William Mougayar – an entrepreneur, investor, blockchain researcher, and advisor – says much the same thing, pointing out that most startups will now have to be at least semi-established before launching their token sales.
“The days of getting funded based on a white paper with little code written are gone,” he writes via email. “The public cannot fund dreams anymore, because the chances of success are slim when you invest that early.”
In concert with this move towards reverse ICOs, one other trend that’s likely to solidify in 2019 is the increasing role private equity will have. According to Autonomous Research, private venture capital made up only 7.5% of all money raised by new blockchain startups in the first quarter of 2018, while in the second and third quarters it made up 25.6% and 30.2%.
This trend is likely to continue into 2019, at least if individual investors continue steering clear of ICOs. “Absolutely,” agrees David Drake, “because the retail-consumer buying of tokens online was decimated in 2018 and it will not return until security tokens and oversight with active governance has been implemented in the ecosystem, emulating the efficiencies and transparencies of Wall Street.”
What to do?
In the face of this shift to a reliance on venture capital and pre-sales, there’s not much small individual investors can do, short of being rich enough to invest in venture capital trusts or to become an accredited investor able to invest directly in promising startups.

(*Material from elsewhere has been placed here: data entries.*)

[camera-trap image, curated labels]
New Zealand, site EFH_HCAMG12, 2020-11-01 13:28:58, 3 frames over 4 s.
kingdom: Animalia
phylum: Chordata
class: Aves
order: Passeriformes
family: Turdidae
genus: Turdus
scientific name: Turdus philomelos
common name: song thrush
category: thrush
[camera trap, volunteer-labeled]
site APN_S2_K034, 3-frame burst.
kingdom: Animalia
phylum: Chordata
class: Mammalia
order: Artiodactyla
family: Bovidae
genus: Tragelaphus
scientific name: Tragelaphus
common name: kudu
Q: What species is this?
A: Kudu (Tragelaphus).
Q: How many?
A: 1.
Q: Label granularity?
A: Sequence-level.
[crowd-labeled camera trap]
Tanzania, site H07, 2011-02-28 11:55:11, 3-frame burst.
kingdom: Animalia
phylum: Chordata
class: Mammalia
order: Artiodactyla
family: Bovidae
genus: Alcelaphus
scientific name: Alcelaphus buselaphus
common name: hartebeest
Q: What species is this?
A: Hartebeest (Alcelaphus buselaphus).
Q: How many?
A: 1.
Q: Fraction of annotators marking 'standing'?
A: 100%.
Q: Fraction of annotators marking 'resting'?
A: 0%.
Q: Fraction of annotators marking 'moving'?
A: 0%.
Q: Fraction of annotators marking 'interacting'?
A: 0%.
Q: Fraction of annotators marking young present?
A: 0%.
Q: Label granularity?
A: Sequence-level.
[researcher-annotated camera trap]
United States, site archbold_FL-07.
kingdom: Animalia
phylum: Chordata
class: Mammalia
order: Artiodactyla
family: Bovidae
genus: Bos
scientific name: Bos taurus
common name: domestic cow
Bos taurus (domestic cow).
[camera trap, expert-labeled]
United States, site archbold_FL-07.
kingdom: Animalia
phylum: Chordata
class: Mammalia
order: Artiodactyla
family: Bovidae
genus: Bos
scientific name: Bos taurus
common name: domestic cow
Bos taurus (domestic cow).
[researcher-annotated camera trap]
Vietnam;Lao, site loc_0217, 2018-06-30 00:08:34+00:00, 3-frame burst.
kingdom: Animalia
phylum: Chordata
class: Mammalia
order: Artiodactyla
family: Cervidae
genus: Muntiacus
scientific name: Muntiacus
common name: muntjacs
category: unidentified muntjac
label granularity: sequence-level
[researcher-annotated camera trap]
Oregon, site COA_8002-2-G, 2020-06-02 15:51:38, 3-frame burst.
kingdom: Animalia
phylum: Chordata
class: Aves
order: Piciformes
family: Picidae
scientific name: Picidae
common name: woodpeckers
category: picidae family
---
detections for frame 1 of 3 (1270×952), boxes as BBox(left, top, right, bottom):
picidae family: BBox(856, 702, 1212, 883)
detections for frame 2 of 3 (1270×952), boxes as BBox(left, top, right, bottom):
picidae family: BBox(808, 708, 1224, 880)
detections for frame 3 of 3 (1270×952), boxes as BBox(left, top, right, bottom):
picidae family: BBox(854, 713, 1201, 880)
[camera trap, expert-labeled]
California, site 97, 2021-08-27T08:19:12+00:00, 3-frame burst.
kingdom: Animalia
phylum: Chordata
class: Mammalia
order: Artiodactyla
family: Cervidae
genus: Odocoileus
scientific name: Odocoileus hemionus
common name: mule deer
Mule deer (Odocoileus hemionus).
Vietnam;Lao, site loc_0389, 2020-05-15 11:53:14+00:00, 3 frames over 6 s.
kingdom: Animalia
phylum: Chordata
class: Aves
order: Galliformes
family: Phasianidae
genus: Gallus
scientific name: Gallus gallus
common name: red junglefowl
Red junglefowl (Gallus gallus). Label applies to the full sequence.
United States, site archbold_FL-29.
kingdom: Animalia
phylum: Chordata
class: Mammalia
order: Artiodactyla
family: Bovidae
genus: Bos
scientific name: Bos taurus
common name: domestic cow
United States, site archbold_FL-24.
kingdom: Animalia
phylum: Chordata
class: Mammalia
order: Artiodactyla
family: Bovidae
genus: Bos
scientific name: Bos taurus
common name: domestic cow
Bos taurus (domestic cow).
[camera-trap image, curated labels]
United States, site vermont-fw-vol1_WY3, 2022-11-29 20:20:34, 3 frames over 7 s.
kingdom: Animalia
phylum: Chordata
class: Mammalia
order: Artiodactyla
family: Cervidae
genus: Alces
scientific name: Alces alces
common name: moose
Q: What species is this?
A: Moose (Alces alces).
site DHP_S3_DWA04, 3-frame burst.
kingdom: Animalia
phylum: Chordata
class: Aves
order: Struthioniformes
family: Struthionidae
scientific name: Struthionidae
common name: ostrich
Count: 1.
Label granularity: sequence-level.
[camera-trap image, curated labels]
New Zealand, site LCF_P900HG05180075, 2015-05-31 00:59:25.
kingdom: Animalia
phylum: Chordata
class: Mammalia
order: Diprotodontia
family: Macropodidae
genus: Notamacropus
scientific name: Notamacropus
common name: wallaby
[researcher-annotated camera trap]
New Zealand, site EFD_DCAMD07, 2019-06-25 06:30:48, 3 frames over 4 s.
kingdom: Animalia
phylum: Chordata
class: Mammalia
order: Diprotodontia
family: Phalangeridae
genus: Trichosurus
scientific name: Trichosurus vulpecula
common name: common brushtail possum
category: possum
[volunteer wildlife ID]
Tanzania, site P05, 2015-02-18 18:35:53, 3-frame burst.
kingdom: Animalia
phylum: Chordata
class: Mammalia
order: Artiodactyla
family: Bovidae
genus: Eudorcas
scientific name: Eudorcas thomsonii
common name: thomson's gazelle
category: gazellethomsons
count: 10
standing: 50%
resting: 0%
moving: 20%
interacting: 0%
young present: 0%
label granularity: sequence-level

However, ICOs open to the general public will still remain prevalent in 2019, even if private sales might make up an increasing share of token sales. And as such, there are a number of things investors should bear in mind when looking at new ICOs or STOs, so as to maximize their chances of having a positive return on investment.
“Don’t invest to be profitable instantly,” advises Sydney Ifergan, “think long term and lastly don’t jump on every ICO or STO. Take your time to evaluate it by checking the project, its monetization, its roadmap, and its team.”
William Mougayar concurs, advising would-be investors to do their research and to also diversify their portfolios. “Avoid the white paper and beautiful websites. Ask if other professional investors with a track record have also put money into it, and who are they? Truth is that investing in ICOs is more risky than traditional angel investing where the percentage of success is very small already. Therefore, an individual investor would need to invest in a portfolio approach in order to maximize their chances of returns.”